Автор книги: Александр Шаров
Жанр: Современная русская литература, Современная проза
Возрастные ограничения: +16
сообщить о неприемлемом содержимом
Текущая страница: 2 (всего у книги 13 страниц) [доступный отрывок для чтения: 4 страниц]
Бутов подумал: «Тут заключена ужасная, – именно ужасная! – странность. И нужно сейчас же, немедленно понять ее. После будет поздно!»
В голову пришло и совсем необъяснимое: «После – вовсе ничего не будет».
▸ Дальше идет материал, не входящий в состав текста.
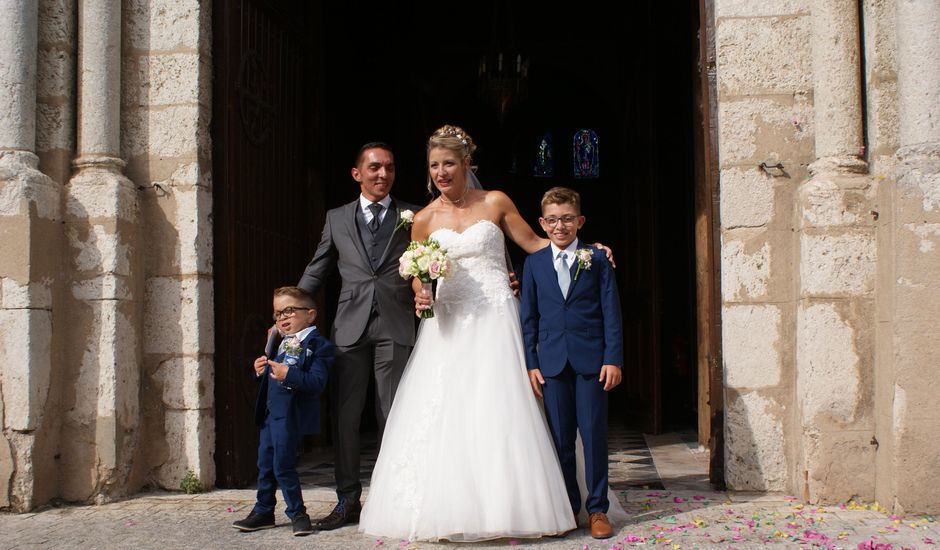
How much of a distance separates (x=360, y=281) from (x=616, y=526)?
1766 millimetres

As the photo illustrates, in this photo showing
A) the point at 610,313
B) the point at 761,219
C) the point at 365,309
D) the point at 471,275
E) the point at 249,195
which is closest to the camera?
the point at 610,313

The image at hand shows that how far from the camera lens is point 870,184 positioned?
4742 millimetres

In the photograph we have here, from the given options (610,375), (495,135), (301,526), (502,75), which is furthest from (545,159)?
(301,526)

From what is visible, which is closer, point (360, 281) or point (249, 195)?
point (360, 281)

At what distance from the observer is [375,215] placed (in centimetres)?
482

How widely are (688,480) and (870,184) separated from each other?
211 centimetres

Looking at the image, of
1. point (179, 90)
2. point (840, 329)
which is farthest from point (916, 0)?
point (179, 90)

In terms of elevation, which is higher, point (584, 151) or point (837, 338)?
point (584, 151)

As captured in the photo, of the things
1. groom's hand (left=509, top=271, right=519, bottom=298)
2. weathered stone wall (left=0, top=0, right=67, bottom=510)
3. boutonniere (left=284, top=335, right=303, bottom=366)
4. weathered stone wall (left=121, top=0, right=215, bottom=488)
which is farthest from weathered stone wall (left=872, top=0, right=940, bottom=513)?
weathered stone wall (left=0, top=0, right=67, bottom=510)

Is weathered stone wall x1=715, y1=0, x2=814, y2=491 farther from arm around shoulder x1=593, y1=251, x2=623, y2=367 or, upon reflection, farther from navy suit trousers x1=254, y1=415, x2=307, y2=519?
navy suit trousers x1=254, y1=415, x2=307, y2=519

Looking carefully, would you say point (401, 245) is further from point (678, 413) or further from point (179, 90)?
point (678, 413)

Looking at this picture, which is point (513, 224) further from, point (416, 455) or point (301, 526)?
point (301, 526)

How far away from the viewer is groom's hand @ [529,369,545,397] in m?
4.37

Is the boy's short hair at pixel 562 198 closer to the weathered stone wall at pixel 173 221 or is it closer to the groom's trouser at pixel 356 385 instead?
the groom's trouser at pixel 356 385
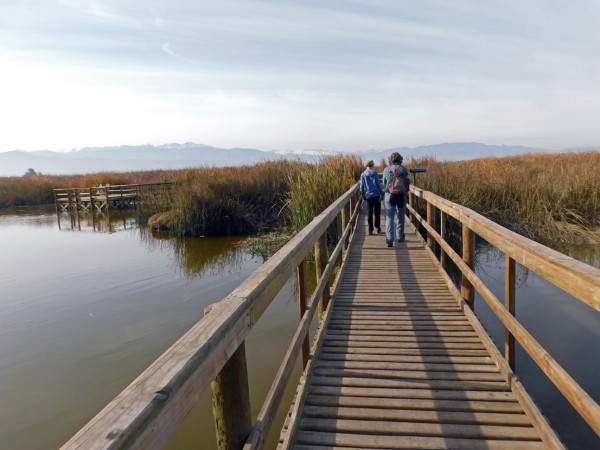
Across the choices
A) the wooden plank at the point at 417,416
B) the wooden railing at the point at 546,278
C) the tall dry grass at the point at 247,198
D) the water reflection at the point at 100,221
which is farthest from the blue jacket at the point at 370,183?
the water reflection at the point at 100,221

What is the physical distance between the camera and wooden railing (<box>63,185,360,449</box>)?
83 centimetres

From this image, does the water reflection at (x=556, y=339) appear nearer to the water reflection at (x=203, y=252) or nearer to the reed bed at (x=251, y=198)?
the reed bed at (x=251, y=198)

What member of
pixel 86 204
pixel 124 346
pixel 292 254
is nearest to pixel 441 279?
pixel 292 254

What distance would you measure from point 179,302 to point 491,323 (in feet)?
16.3

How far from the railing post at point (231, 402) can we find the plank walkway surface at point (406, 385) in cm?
89

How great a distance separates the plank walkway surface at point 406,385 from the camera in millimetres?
2320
Уже не слышались шелест шин, короткие, как приглушенный крик, всплески воды в лужах, будто машина летела, не касаясь земли. С непонятной быстротой вечерело, день валился в ночь, как в болото. Огромное бледно-желтое солнце больше чем на треть ушло в землю, и лучи его плоско сквозили редкий строй придорожных деревьев, казавшихся почти черными, нестройностью своей и зыбкостью похожих на неловкие шеренги новобранцев.
Мотор взревел не как автомобильный обычный мотор, а похоже на танковый дизель, и машина разом остановилась.
Бутов, вслед за Рыжим, вышел из нее. Асфальт обрывался. Впереди и по сторонам насколько хватало глаз, простиралась болотистая равнина, расчлененная узкими тропинками на однообразные квадраты.
Рыжий там, впереди, бежал рысцой, и Бутов едва за ним поспевал, часто оступаясь в глубокие лужи с вязким дном; казалось, что и край земли где-то рядом, того и гляди шагнешь за него. Было темно – ни звезд, ни луны. Только на воде непрочной белесой пленкой тускнел отблеск недавно закатившегося – а казалось, утонувшего – солнца. Бутов то и дело терял из виду своего спутника, проводника по этой болотистой, тоскливой земле, «проклятого знакомца», как он говорил про себя, и всякий раз испытывал чувство безнадежности.
Впрочем, когда он снова нашаривал глазами Рыжего – теперь вернее было сказать «Черного», – на душе не становилось легче. Именно тяжесть, непосильную и все время нарастающую, Бутов ощущал яснее всего, может быть, даже – единственно из всего: тяжесть души, ставшей почти свинцовой, комьев грязи, налипших на ботинках, насквозь промокшего драпового пальто, сырой темноты, страха, словно впечатывавших его все глубже в белесо-черную топь, тяжесть войны, несчастий, всего пережитого.
Огибая лужу, Бутов с разбега налетел на темную фигуру с широко расставленными, словно ловившими его – именно его – длинными руками; больно ударился одновременно лбом и грудью, почти потерял сознание от боли и от ужаса, даже не просто страха, а пронизавшего его чувства последнего мгновения, что ли, конца жизни, – кулем соскользнул вниз и, опустившись на плоский камень, без облегчения понял, что темная фигура – это не живое, а крест, и сидит он, Бутов, не на чем ином, а на надгробии, глупо и нелепо мелькнуло: «на собственном надгробии».
И кругом не иное что, а обширное кладбище: край, но не земли, как могло показаться, а жизни.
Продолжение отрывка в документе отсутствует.